YOUR TASK:
Where a line in the listing contains the string "Odocoileus", copy that line out.

Content starts

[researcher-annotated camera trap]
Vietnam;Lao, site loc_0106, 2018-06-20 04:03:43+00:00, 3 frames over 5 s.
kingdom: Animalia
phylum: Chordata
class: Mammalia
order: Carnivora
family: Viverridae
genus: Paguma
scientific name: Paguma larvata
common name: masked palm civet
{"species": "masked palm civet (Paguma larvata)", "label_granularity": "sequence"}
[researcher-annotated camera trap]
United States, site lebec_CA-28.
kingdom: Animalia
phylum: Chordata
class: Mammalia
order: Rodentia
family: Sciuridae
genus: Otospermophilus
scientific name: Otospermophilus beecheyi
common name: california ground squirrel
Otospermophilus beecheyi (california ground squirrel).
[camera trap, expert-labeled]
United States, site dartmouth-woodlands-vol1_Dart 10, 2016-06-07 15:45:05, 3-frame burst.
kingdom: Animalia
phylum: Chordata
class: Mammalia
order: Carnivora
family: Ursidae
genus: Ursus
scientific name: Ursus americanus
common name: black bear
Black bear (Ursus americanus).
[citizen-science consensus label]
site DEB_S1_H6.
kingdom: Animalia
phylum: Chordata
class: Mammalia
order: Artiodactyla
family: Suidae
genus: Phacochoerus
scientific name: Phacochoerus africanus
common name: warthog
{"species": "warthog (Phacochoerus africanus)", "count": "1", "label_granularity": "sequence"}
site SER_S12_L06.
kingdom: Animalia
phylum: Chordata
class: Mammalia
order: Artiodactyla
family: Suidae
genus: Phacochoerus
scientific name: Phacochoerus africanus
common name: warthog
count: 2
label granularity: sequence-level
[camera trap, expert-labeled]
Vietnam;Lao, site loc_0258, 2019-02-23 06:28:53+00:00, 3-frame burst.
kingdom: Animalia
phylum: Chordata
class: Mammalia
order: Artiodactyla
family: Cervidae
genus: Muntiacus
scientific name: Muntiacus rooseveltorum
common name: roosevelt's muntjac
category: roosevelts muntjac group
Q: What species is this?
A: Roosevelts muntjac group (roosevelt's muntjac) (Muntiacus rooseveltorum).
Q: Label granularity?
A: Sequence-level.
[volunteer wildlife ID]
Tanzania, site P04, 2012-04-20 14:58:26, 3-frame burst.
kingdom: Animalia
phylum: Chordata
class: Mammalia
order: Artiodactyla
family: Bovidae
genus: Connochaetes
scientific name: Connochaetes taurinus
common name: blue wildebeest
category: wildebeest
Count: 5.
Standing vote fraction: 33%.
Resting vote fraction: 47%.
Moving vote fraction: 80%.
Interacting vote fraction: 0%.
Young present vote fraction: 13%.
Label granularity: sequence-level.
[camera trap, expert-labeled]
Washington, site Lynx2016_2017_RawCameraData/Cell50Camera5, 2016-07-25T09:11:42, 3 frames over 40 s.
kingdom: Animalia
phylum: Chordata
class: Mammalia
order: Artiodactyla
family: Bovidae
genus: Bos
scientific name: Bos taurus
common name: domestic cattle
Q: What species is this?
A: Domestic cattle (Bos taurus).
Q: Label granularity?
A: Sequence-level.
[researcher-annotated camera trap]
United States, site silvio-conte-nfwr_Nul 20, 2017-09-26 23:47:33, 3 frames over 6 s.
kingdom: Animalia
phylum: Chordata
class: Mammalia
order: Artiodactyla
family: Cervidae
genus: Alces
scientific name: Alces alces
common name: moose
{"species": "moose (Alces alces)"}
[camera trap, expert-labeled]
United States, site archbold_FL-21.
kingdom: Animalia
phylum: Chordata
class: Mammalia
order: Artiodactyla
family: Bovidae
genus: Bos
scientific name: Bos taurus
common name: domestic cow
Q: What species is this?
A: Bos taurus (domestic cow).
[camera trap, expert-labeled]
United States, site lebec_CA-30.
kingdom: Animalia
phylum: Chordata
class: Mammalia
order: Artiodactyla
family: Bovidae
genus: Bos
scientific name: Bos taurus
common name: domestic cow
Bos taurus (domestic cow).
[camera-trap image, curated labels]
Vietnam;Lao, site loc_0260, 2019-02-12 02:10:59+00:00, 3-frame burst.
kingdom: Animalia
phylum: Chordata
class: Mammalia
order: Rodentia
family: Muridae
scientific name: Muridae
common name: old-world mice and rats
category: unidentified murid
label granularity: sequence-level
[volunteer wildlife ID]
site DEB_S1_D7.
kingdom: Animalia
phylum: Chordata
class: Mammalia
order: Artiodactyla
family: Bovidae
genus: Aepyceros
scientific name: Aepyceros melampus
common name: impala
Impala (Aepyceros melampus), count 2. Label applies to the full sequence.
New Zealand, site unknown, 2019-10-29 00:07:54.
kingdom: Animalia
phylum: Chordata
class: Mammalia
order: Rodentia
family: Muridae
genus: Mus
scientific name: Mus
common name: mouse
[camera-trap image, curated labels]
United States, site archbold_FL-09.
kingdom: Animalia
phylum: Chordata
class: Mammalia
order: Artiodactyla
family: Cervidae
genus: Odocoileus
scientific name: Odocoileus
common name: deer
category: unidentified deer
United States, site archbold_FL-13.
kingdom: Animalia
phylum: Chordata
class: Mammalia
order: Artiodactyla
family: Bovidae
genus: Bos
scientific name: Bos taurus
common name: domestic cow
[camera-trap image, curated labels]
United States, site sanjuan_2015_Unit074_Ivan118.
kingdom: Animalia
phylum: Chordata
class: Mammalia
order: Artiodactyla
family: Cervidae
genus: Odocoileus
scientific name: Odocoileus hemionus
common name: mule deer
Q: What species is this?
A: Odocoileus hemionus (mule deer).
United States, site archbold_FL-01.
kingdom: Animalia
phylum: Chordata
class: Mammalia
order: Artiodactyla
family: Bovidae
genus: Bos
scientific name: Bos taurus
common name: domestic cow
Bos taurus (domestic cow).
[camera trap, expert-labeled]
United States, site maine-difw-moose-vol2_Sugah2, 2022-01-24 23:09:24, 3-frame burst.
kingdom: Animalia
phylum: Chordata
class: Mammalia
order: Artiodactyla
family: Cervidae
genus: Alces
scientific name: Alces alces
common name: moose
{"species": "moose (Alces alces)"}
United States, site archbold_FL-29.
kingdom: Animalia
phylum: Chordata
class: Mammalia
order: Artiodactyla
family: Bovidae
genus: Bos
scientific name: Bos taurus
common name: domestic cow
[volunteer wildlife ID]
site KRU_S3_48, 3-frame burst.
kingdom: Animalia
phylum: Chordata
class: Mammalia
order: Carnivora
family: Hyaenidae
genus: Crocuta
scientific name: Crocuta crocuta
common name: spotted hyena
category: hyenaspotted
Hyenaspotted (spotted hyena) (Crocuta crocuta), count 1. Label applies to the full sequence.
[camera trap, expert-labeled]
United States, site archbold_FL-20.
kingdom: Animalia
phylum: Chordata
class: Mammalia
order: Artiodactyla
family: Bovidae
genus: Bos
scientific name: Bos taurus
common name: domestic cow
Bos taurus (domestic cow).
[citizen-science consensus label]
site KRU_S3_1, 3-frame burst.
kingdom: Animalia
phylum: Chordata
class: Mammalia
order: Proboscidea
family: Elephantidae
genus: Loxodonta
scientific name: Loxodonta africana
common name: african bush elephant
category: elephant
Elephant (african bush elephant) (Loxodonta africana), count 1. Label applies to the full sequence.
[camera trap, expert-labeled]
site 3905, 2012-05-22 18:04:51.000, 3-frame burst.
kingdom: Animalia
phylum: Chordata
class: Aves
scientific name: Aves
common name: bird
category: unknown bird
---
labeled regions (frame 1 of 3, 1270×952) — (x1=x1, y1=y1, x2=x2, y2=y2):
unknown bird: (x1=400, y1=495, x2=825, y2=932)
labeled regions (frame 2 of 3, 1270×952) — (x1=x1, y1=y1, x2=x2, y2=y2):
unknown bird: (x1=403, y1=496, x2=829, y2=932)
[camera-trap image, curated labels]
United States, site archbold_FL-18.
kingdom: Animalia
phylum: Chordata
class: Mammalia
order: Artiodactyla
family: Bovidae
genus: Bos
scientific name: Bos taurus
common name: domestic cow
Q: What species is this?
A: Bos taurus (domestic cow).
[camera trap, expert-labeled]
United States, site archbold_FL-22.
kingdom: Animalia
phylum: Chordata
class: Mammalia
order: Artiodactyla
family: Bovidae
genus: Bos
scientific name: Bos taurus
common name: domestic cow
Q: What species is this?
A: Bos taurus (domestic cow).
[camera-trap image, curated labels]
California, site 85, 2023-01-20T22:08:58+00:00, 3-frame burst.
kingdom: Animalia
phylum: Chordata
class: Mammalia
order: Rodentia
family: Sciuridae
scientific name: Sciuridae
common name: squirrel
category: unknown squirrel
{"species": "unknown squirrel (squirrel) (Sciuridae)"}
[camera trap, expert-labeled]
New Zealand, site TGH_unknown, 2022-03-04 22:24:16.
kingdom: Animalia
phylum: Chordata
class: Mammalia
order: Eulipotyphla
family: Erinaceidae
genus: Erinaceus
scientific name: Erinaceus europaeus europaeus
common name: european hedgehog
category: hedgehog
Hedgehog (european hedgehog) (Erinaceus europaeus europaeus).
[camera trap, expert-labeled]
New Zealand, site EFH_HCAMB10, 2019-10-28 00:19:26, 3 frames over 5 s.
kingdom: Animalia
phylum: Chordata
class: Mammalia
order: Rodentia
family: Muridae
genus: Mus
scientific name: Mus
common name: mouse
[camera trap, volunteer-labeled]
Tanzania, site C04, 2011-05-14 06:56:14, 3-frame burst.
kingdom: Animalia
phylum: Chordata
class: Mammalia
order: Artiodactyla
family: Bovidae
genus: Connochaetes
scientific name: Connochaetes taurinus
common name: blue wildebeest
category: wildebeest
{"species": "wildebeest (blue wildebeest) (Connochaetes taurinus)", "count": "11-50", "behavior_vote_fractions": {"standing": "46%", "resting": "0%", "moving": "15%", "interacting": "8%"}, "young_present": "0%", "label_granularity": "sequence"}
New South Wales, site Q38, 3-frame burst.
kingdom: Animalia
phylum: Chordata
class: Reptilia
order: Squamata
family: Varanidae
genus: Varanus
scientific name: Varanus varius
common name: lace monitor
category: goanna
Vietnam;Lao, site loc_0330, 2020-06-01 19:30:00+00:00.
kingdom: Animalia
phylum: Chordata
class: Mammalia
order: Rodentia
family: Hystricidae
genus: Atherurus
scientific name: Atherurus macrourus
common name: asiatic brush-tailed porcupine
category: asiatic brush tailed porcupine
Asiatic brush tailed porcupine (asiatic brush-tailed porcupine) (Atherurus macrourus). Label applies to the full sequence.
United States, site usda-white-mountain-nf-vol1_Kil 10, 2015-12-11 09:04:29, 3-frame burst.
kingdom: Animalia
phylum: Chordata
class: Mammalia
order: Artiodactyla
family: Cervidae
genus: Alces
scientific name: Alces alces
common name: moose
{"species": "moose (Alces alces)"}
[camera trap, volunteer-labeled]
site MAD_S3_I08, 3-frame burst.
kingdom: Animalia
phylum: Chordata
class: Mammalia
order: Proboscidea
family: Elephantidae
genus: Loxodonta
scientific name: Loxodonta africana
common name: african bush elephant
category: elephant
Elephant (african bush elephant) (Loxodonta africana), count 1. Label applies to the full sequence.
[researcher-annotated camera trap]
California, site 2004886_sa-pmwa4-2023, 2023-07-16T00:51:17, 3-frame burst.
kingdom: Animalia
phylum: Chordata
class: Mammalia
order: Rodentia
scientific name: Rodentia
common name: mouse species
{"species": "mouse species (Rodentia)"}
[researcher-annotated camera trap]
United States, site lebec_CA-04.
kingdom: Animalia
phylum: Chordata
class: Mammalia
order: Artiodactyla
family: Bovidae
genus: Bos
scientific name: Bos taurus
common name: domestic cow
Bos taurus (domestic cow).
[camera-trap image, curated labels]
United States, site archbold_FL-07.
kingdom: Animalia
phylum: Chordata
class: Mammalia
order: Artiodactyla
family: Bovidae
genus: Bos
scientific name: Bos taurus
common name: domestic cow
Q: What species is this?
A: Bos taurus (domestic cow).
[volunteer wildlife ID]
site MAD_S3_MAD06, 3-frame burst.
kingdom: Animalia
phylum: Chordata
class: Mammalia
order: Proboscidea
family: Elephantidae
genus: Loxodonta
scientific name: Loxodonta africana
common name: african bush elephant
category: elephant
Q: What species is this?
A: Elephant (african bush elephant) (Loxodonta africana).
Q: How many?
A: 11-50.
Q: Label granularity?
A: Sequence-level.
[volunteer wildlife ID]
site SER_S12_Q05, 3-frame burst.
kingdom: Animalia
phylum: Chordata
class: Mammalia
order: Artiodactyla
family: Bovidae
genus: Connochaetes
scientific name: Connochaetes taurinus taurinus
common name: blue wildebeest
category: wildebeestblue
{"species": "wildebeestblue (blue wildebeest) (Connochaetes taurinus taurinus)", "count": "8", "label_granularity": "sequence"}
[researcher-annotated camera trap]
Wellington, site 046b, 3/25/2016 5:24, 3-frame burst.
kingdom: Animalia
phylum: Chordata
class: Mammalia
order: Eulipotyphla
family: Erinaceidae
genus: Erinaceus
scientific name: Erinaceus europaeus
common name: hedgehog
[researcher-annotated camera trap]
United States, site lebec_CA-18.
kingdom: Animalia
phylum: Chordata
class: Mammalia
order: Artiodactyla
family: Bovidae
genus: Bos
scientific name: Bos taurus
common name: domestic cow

Content ends

ANSWER SECTION:
genus: Odocoileus
scientific name: Odocoileus
genus: Odocoileus
scientific name: Odocoileus hemionus
A: Odocoileus hemionus (mule deer).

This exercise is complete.